Out of the 19 soap ingredients listed in the ban by the FDA, triclosan and triclocarban are the most notorious. They are both powerful antibacterial agents, but there is concern that they could disrupt hormones in the body like estrogen and testosterone. Abnormal function of these hormones could lead to diseases like breast or prostate cancer.
These ingredients are also suspected to play a role in antibiotic resistance, giving rise to "superbugs" that can't be killed with regular antibiotics. This happens when bacteria are exposed to an antibiotic but not killed by it. That strain then evolves to resist that type of antibiotic, making it harder to kill the bacteria in the future.
The health concerns don't just apply to those using antibacterial soap to wash their hands because the soap doesn't disappear after it's rinsed down the drain. These antibiotic ingredients wind up in waterways, affecting wildlife as well.

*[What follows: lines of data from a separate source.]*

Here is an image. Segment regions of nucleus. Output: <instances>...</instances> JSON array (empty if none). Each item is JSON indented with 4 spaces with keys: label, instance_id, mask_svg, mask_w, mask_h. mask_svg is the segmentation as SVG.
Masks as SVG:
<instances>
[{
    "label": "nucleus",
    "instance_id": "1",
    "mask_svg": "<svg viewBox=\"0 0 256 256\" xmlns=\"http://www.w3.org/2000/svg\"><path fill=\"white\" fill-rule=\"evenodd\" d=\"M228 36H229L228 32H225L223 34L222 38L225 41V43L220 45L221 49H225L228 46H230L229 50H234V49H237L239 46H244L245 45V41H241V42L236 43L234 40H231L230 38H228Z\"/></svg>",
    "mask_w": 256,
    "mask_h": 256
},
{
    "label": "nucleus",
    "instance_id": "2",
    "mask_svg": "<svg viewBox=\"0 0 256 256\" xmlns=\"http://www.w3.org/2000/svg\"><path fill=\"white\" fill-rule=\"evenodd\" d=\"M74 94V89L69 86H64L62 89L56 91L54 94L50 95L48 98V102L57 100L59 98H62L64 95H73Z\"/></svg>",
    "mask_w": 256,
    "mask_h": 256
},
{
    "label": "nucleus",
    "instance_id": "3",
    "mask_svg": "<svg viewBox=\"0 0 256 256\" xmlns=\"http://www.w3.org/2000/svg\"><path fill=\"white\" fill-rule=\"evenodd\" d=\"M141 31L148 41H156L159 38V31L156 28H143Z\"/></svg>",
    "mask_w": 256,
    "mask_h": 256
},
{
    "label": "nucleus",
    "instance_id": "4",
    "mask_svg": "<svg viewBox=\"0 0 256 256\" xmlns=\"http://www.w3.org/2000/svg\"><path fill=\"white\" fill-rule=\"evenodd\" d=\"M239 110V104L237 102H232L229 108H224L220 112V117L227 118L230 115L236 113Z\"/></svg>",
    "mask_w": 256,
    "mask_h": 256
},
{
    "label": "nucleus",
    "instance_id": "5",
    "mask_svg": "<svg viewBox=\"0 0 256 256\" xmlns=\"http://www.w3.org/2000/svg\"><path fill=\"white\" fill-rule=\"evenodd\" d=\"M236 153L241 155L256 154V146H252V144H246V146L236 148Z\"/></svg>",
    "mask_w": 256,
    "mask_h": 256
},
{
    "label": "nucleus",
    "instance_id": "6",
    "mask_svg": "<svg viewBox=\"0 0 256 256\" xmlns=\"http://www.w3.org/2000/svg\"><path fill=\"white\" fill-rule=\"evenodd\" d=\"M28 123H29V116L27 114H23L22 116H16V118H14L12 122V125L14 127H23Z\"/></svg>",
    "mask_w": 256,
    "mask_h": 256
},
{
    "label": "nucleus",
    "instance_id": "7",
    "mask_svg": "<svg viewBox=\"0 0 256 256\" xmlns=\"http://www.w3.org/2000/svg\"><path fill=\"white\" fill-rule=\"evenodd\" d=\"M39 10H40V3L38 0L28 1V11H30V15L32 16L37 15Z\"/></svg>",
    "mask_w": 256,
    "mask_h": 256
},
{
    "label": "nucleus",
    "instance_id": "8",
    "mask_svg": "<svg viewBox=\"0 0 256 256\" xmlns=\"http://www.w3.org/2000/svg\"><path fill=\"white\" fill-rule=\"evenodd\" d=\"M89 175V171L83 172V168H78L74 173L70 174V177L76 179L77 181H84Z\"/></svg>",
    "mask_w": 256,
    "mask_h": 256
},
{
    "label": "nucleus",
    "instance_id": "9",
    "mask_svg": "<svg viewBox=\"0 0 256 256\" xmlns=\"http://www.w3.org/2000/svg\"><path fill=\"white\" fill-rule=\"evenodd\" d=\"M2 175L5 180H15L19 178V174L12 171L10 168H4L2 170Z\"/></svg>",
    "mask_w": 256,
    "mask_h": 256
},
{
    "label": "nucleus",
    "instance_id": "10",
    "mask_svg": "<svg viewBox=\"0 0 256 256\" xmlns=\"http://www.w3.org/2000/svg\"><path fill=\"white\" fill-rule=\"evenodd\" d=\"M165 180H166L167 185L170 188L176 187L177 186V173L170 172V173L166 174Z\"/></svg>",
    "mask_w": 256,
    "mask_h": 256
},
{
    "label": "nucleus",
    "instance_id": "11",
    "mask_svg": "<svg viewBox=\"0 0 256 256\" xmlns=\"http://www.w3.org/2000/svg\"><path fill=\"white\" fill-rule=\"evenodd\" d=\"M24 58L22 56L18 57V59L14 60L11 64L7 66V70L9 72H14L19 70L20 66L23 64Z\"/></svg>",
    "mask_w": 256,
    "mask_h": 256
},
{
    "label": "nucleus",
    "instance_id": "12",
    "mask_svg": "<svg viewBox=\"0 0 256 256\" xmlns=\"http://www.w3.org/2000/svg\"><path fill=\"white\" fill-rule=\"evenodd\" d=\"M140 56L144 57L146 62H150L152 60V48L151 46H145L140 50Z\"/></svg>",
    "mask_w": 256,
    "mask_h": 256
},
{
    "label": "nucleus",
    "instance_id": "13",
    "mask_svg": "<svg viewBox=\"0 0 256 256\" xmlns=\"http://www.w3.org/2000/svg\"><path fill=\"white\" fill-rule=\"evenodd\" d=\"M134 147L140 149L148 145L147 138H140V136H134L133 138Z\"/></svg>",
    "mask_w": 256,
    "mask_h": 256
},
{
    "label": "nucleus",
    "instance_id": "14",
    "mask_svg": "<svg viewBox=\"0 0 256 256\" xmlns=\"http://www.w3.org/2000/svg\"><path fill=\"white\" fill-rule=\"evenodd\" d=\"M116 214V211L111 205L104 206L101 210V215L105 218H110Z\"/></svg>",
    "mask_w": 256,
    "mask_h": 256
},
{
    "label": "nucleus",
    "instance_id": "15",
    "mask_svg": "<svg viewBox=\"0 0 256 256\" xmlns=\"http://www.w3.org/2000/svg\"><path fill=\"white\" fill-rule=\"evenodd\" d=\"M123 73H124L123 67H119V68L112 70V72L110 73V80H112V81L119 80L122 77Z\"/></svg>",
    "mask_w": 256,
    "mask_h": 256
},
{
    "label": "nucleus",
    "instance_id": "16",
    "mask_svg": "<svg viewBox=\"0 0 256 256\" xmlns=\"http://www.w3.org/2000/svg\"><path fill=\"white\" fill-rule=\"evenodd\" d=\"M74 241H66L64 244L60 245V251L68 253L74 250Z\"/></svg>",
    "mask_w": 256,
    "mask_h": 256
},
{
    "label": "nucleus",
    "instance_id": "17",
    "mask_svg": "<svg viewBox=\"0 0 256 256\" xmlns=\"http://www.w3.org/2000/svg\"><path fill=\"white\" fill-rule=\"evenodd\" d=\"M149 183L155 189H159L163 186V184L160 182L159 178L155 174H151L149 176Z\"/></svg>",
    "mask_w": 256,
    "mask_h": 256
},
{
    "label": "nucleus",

It's important to note that the ban only affects products for regular consumers; antibacterial soaps will still be available for the health care and food industries. This also doesn't apply to alcohol-based hand sanitizers.
Of course, washing with regular soap is only effective if you do it correctly. A study from Michigan State University found that only 5 percent of people wash their hands correctly (something to keep in mind the next time you touch the door of a public restroom). Make sure to remove jewelry and watches and really rub your hands together for 20-30 seconds, including under fingernails.
The timing of the FDA's announcement couldn't have been better, since cold and flu season is coming up. Not only is this good for public health and the environment, but it's a good reminder that effective hand washing is easier to do than we think.